Active Citizenship for Social Justice: ActionAid Ghana launches five-year country strategy

By James Amoh Junior

Accra, Nov. 1, GNA – ActionAid Ghana (AAG), a non-governmental organisation and a global justice federation, has launched its five-year Country Strategy Paper (CSP) VII from 2023 to 2028 on the theme “People’s Power for Social Justice.”

The new CSP, christened “Active Citizenship for Social Justice”, reaffirms ActionAid’s commitment to building a just, feminist, green and a sustainable world for all.

It has been developed by incorporating the strategic priorities of the ActionAid’s Global Strategy – “Action for Social Justice” – and decades of community-rooted experience working with people’s organisations, social movements, and youth groups.

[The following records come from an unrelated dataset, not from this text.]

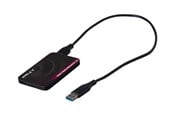 Speicherkarten Lesegerät/Adapter - PNY High Performance Reader 3.0 Kartenleser - FLASHREAD-HIGPER-BX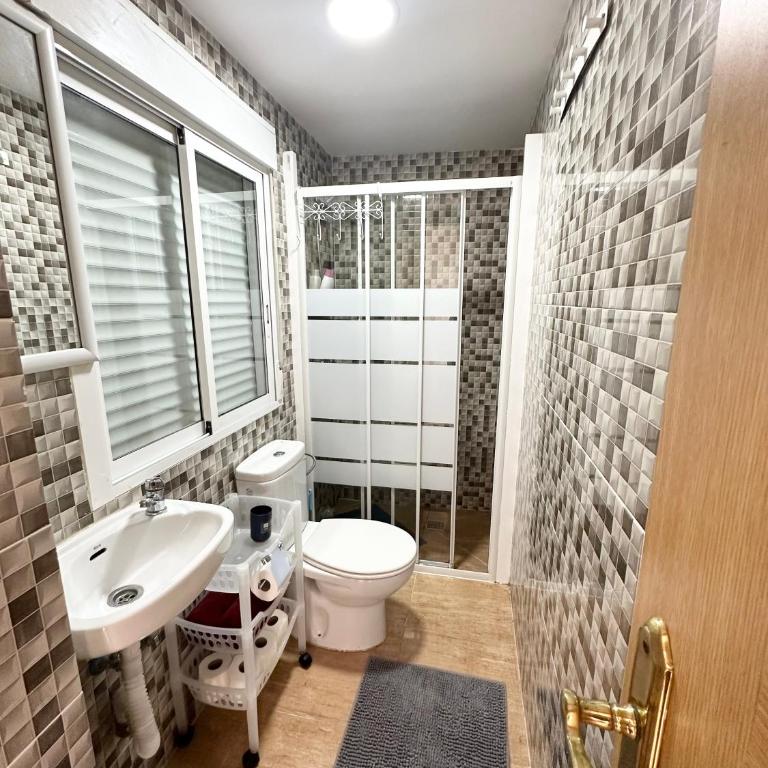 Apartment en Rambla - Three-Bedroom Apartment - 14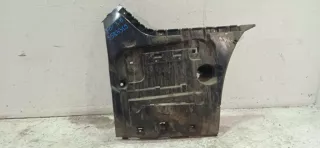 51127183886 Кронштейн заднего бампера BMW 7 F01/F02 Арт 5583315, вид 1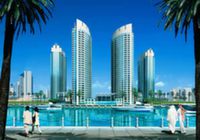 В Дубае появится больше отелей 3* и 4*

Among other interlinkages to the CSP VII, the new strategy will advance economic justice and redistribute women’s unpaid and domestic work through expanding fiscal and policy space and supporting investment in gender-responsive public services and social protection.

Also, it will promote a feminist, green and just transition that builds climate resilience, especially in agriculture led by women and young people.

Mr John Nkaw, Country Director, ActionAid Ghana, speaking at the launch of the CSP VII in Accra on Tuesday, said the widening poverty gap, gender inequality, and increasing injustices around the world called for immediate measures and a community-centred approach to addressing those development challenges.

Ghana’s economy entered an arena of full-brown macroeconomic challenges in 2022 on the back of pre-existing imbalances and external shocks.

Ghanaian households have been under pressure from high inflation and slowing economic growth with inflation, driven by food prices, remaining elevated at 40.1 per cent in August 2023.

The World Bank further warns that poverty is projected to worsen between now and 2025, increasing to nearly 34 per cent (the international poverty line) by 2025, consistent with the muted outlook on growth in services and agriculture and rising prices, which are outpacing the income growth of those at the bottom of the distribution.

Under those extraordinary circumstances, the Country Director said the new CSP VII, in the next five years, would work closely with stakeholders, duty bearers, and all active citizens to help fight poverty and promote the dignity of citizens, especially the vulnerable in Ghana.

He said with support from donor partners, ActionAid Ghana would strengthen existing intervention programmes that addressed issues of gender inequality and poverty.

“Indeed, we will sternly advocate for women’s rights and decent work, gender-responsive public services, sustainable means to advance Ghana’s green economy and resilient livelihoods of female smallholder farmers and youth in agriculture, as well as build and improve citizens’ involvement for accountability,” he added.

Nana Yaw Okyere-Aduachie, Board Chair, ActionAid Ghana, said evidence of media reports globally reiterated that poverty and gender inequality were contributing to poverty.

He said despite the launch of the Sustainable Development Goals (SDGs), which implored countries to act for people and the planet, countries around the world had not been successful in ending extreme poverty and addressing systemic inequalities.

Nana Okyere-Aduachie said national policies around social protection, education for all, gender equality, and women in leadership, among others, had not produced the desired outcome, which usually impacted the development of women and children.

The current situation, he noted, required the immediate attention of global, regional, national, and community-level actors to implement progressive policies and legislation that addressed the strategic needs of affected people.

“These policies will empower the people to take collective actions that address the underlying causes of poverty, gender inequality, and unjust power and balance the impact of visible and invisible power,” he stated.

The ActionAid Ghana Board Chair assured that the new CSP VII would deliver many people from poverty while promoting injustice.

Dr Yaw Osei Adutwum, Minister of Education, whose speech was read on his behalf by Mrs Mamle Andres, Chief Director of the Ministry, said the strive to achieve equality in opportunities, rights and treatment would be daunting without active citizenship, advocacy and demands for accountability.

He said education was a vital ingredient for the development of active citizenship, recognised the in Ghana’s Education Strategic Plan (ESP) 2018 to 2030.

The ESP, the Minister said, set out the vision and policies for realising the ambition of transforming Ghana into a “learning nation”.

“The ESP revolves around the ambition to improve the quality of education for all in Ghana through its core objectives,” he said.